Die These vom unparteiischen Betrachter verdeckt jedoch einen wichtigeren Aspekt des Buches. Smith betrachtete den Menschen als ein von Leidenschaften getriebenes und zugleich durch seine Fähigkeit zur Vernunft und – nicht weniger wichtig – zur Empathie selbstreguliertes Wesen. Diese Dualität dient einerseits dazu, Individuen gegeneinander auszuspielen, andererseits aber auch dazu, ihnen die rationalen und moralischen Fähigkeiten zu verleihen, Institutionen zu schaffen, durch die der innere Konflikt gemildert und sogar zum Gemeinwohl gewendet werden kann. In seinen Moralischen Gefühlen formulierte er die berühmte Beobachtung, die er später in Der Wohlstand der Nationen wiederholte: Die eigennützigen Reichen werden oft „von einer unsichtbaren Hand geführt … ohne es zu wissen, ohne es zu wollen, um die Interessen der Gesellschaft zu fördern“.


Es sei darauf hingewiesen, dass Wissenschaftler lange darüber diskutiert haben, ob die Moralischen Gefühle den Wohlstand der Nationen ergänzen oder ihm widersprechen. Auf einer Ebene besteht ein scheinbarer Konflikt zwischen dem Thema der sozialen Moral im ersten und der weitgehend amoralischen Erläuterung des Wirtschaftssystems im zweiten. Andererseits kann das erste Buch auch als Erklärung dafür gesehen werden, wie Individuen sozialisiert werden, um zu marktorientierten und klassengebundenen Akteuren zu werden, die das Wirtschaftssystem in Gang setzen.


Die Theorie verschaffte Smith rasch großes Ansehen und erregte insbesondere die Aufmerksamkeit von Charles Townshend, selbst eher Amateurökonom mit beachtlichem Witz, weniger aber Staatsmann. Townshend war als Schatzkanzler für die Steuermaßnahmen verantwortlich, die letztlich zur Amerikanischen Revolution führten. Townshend hatte kürzlich geheiratet und suchte einen Lehrer für seinen Stiefsohn und Mündel, den jungen Herzog von Buccleuch. Beeinflusst von Humes überzeugenden Empfehlungen und seiner eigenen Bewunderung für die Theorie der ethischen Gefühle, bat er Smith, die Aufgabe zu übernehmen.

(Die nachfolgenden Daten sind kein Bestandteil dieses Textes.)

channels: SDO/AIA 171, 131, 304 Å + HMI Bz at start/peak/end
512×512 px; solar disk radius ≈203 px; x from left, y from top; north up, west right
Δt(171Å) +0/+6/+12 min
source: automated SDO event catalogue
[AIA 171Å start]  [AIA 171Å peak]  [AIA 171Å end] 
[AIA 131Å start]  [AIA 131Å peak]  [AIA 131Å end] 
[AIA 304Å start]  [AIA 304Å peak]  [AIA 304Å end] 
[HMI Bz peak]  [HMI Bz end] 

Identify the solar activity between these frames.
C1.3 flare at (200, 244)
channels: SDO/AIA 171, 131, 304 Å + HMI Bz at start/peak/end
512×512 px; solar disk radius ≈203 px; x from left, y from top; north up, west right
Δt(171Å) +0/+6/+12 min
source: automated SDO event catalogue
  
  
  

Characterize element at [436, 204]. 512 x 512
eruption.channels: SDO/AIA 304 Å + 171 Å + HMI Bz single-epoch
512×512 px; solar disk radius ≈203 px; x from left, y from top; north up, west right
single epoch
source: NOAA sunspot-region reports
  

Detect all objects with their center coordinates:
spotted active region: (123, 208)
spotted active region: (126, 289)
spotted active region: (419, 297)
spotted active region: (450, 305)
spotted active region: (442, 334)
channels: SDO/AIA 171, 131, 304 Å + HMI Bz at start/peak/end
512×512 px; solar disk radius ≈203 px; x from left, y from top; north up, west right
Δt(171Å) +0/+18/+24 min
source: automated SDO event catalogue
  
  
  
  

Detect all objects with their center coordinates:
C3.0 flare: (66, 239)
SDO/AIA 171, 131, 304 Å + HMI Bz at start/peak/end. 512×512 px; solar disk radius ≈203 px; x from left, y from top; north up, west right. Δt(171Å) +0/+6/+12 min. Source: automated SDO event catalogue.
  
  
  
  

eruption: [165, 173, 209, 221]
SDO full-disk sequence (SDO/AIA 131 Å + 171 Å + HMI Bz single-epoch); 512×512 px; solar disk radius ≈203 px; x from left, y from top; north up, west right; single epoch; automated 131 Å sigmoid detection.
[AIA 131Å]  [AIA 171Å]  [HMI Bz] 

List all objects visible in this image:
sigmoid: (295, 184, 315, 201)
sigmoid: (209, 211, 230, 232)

Die Anstellungsbedingungen waren lukrativ (ein Jahresgehalt von 300 Pfund plus Reisekosten und eine anschließende Pension von 300 Pfund jährlich) und deutlich höher als Smiths Verdienst als Professor. Daher kündigte Smith 1763 seine Stelle in Glasgow und reiste im darauffolgenden Jahr als Lehrer des jungen Herzogs nach Frankreich. Sie blieben hauptsächlich in Toulouse, wo Smith mit der Arbeit an einem Buch begann (das später „Der Wohlstand der Nationen“ heißen sollte), um der quälenden Langeweile in der Provinz zu entfliehen. Nach 18 Monaten der Langeweile wurde er mit einem zweimonatigen Aufenthalt in Genf belohnt, wo er Voltaire kennenlernte, den er zutiefst verehrte. Von dort ging es weiter nach Paris, wo Hume, der damalige Sekretär der britischen Botschaft, Smith in die großen literarischen Salons der französischen Aufklärung einführte. Dort traf er eine Gruppe von Sozialreformern und Theoretikern unter der Führung von François Quesnay, die sich selbst „les économistes“ nannten, in der Geschichte aber als Physiokraten bekannt sind. Es ist umstritten, wie groß der Einfluss der Physiokraten auf Smith war. Bekannt ist jedoch, dass er Quesnay so schätzte, dass er erwogen hätte, ihm „Der Wohlstand der Nationen“ zu widmen, wäre der französische Ökonom nicht vor der Veröffentlichung gestorben.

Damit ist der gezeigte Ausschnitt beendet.